Putting commercial cinema at the heart of the FC project in this way has prompted many to question what is meant by commercial. It's part of the overall confidence of Woodward and his team that they seem to feel they know. To Jones, "It's a recipe between originality and familiarity. It's a film that's original enough to make people think that if they go and see it, it's going to take them somewhere they haven't been before. But it has to be combined with something familiar. It may be the director, an actor, a genre, or a song; it's something that gives the audience a frame of reference."

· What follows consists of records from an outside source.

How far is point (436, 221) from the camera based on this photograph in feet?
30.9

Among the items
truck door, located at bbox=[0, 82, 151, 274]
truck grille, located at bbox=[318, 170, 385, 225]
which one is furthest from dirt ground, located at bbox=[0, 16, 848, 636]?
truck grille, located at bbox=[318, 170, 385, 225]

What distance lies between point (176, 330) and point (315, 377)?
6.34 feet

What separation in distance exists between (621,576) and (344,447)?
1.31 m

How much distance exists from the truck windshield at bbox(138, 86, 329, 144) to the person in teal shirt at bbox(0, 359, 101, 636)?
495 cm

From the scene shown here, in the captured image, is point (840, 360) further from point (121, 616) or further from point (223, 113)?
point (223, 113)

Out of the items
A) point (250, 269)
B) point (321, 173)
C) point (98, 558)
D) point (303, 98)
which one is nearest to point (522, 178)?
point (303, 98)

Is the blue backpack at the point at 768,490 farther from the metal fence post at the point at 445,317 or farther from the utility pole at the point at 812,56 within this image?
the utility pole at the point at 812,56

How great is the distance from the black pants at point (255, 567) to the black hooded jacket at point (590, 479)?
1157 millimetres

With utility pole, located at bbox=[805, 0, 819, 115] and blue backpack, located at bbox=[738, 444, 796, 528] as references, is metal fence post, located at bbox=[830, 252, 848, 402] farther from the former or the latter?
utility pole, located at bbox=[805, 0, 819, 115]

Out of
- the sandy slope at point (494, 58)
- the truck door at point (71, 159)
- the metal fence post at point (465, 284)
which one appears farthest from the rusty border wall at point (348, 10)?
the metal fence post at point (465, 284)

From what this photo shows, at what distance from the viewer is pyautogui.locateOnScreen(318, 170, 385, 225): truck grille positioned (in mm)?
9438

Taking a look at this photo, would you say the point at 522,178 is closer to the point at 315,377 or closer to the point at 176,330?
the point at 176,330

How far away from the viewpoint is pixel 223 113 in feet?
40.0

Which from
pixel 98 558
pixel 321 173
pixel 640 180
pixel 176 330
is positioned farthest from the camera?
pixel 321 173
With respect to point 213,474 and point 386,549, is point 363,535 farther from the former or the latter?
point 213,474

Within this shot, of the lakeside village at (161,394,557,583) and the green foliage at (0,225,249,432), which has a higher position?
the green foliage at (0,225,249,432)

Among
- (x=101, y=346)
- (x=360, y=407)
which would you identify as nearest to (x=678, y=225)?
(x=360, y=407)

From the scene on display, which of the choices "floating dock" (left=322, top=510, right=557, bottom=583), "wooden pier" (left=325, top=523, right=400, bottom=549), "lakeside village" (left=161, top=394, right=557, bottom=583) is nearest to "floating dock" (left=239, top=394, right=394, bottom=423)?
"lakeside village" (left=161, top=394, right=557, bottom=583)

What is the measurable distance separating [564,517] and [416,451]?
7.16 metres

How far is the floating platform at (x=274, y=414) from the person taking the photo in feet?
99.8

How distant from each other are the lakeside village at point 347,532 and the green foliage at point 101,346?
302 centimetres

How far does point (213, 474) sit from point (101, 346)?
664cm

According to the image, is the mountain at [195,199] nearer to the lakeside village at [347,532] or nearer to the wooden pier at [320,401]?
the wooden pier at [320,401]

So what kind of films will the FC make? When pressed about the range of cinema he envisaged supporting, Trijbits suggested, "From Beautiful People to The Spider's Stratagem", then changed to, "From Beautiful People to Harlan County U.S.A.", adding that he was particularly interested in feature documentaries. Jones ventured "From Orlando to Gladiator" but then swapped Orlando for The Crying Game. Borgars wouldn't be drawn on titles but said: "I'm often very intrigued by projects which provoke a violent reaction, a violent like or dislike."
Woodward's overall spin emphasises scope: "What we're trying to do is set up a genuinely broad mechanism that should provide for different types of films that hit a different range of audiences." Couched in these politician's terms, it doesn't exactly add up to a new vision, more that clean slate the building speaks of. There's a sense too that the FC may have to skip a generation to get things 'right' - so expect an emphasis on youth. At present it seems to be trying to please too many constituencies, a woolly strategy, though as Borgars says, "You have to be woolly to keep the doors open."
Woodward talked a lot about training and education initiatives that fall outside this article's brief and both he and Jones bemoaned the UK's lack of ciné-literacy. For me this points to a paradox at the heart of the FC's project. If we agree, as they seem to, that a generation of filmgoers with very narrow tastes dominates cinemagoing in the UK, then surely tailoring films to suit that audience is a recipe for lowering, not raising, the quality of British cinema? Woodward's response was to talk about finding a range of audiences, placing the problem firmly in the distribution and exhibition camps. (The FC is still in the process of formulating its approaches to these areas.)
Given the partial Anglophobia of the exhibition sector, it would be wrong to see the FC funds as a great cure-all. But anyone with an interest in a flourishing British film culture must wish the fund managers good luck and good judgement because they're now the only source of government funding for new and up-and-coming film-makers. As for the organisation itself, other culture industries have discovered this government puts more emphasis on measuring 'achievement' than on supporting activities. The Film Council may find that in the long run that it has its own higher and higher hoops to jump through.